The first question:
I don't understand. You said that longing is in and of itself divine. Yet you have often said that all desiring, even for God, is mundane and not spiritual.
Longing in its purity is divine, longing when it longs for nothing is divine. The moment an object of longing arises, it becomes mundane. Longing is a pure fire that purifies, longing is a smokeless fire, a smokeless flame. But the moment it becomes attached to any object whatsoever: worldly, otherworldly; money, meditation, God, nirvana, it doesn’t matter – any object, and the longing is no longer pure. It is contaminated by the object. Then the object becomes more important than the longing itself. Then the longing is only a means, it is no longer the end in itself.
And the whole effort of sannyas is to help you drop all objects of longing. Longing will not disappear – in fact, the more objects are dropped, the more intense, the more total the longing will become, because the energy involved in the objects will be released. And there comes a moment when one is simply thirsty – not thirsty for something, but just simply thirsty. Hungry – not hungry for something, just a pure fire of longing. And that very pure fire consumes you, reduces you to ashes. And out of that, something new is born.
This is the meaning of the parable of the phoenix, this is the significance of the parable of the phoenix. The bird dies in a fire that arises within his own being, is consumed by it, disappears into it, and then is resurrected.
And this is the meaning of Jesus’ resurrection too: his dying on the cross and being reborn. Jesus says again and again, “Unless ye are born again, ye will not be able to enter into my kingdom of God.”
But how to be born again unless you die first? An ultimate death has to precede it before the ultimate birth can happen.

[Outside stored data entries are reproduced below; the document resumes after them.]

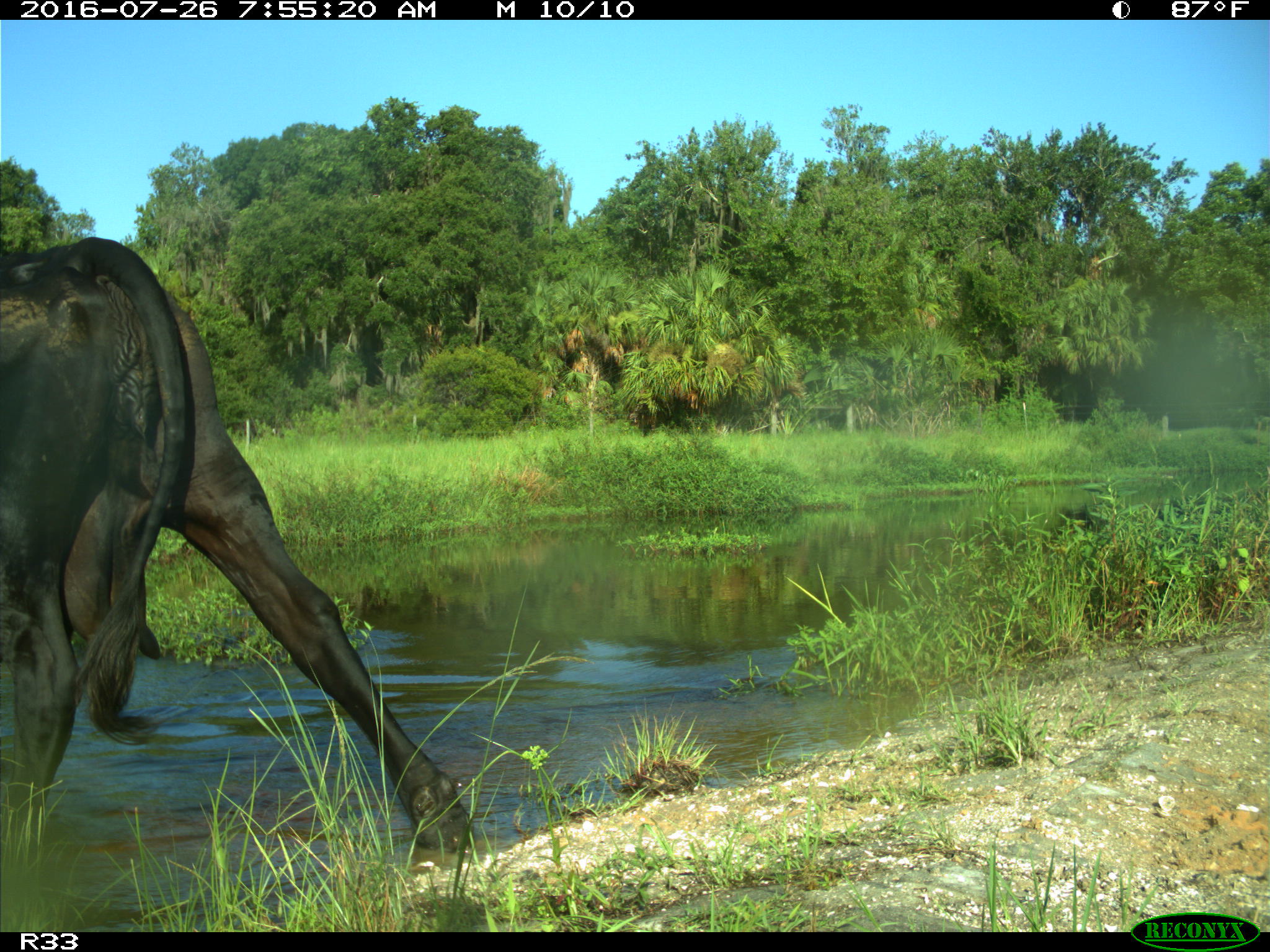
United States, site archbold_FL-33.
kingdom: Animalia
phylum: Chordata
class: Mammalia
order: Artiodactyla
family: Bovidae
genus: Bos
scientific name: Bos taurus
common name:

I can understand your confusion – because on the one hand I say, “Longing is in and of itself divine.” I repeat it again, it is so. And there is no contradiction when I say that all desiring, even for God, is mundane and not spiritual. Longing is divine. Long for, and you have fallen. This is the original fall. You have lost the purity, the virginity of longing; it has become muddy, it has fallen on the earth, its wings are cut.
There is no contradiction in these two statements. Whenever you find a contradiction in my statements make it a point to meditate over them, because essentially there cannot be a contradiction. Apparently there may be, but now you have to start doing some homework too.